* To be done *
Print every item below word for word, leaving out the pictures.
[Start of Information provided]
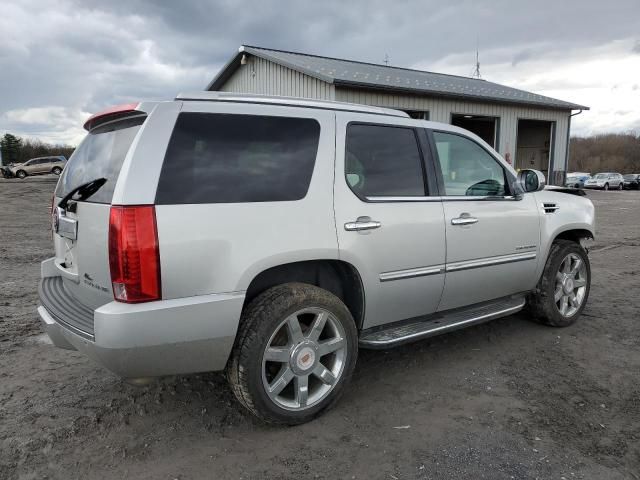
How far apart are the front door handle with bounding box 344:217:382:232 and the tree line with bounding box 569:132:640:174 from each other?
7346cm

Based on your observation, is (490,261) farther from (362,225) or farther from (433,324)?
(362,225)

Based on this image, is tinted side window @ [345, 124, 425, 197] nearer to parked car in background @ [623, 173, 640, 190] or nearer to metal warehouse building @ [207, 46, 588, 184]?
metal warehouse building @ [207, 46, 588, 184]

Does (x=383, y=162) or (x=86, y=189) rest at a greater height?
(x=383, y=162)

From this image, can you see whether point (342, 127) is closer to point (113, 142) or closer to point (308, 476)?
point (113, 142)

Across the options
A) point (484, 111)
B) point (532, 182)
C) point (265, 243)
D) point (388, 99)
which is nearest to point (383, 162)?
point (265, 243)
[End of Information provided]
* Written solution *
How far apart are the front door handle with bounding box 344:217:382:232 and the tree line with bounding box 569:132:640:174 from each other?
7346cm

Based on your observation, is (490,261) farther from (362,225) or farther from (433,324)?
(362,225)

Based on this image, is tinted side window @ [345, 124, 425, 197] nearer to parked car in background @ [623, 173, 640, 190] or nearer to metal warehouse building @ [207, 46, 588, 184]?
metal warehouse building @ [207, 46, 588, 184]

Does (x=383, y=162) or (x=86, y=189) rest at a greater height?
(x=383, y=162)

From this image, can you see whether point (342, 127) is closer to point (113, 142) or closer to point (308, 476)?
point (113, 142)

Across the options
A) point (484, 111)
B) point (532, 182)
C) point (265, 243)
D) point (388, 99)
which is nearest to point (383, 162)?
point (265, 243)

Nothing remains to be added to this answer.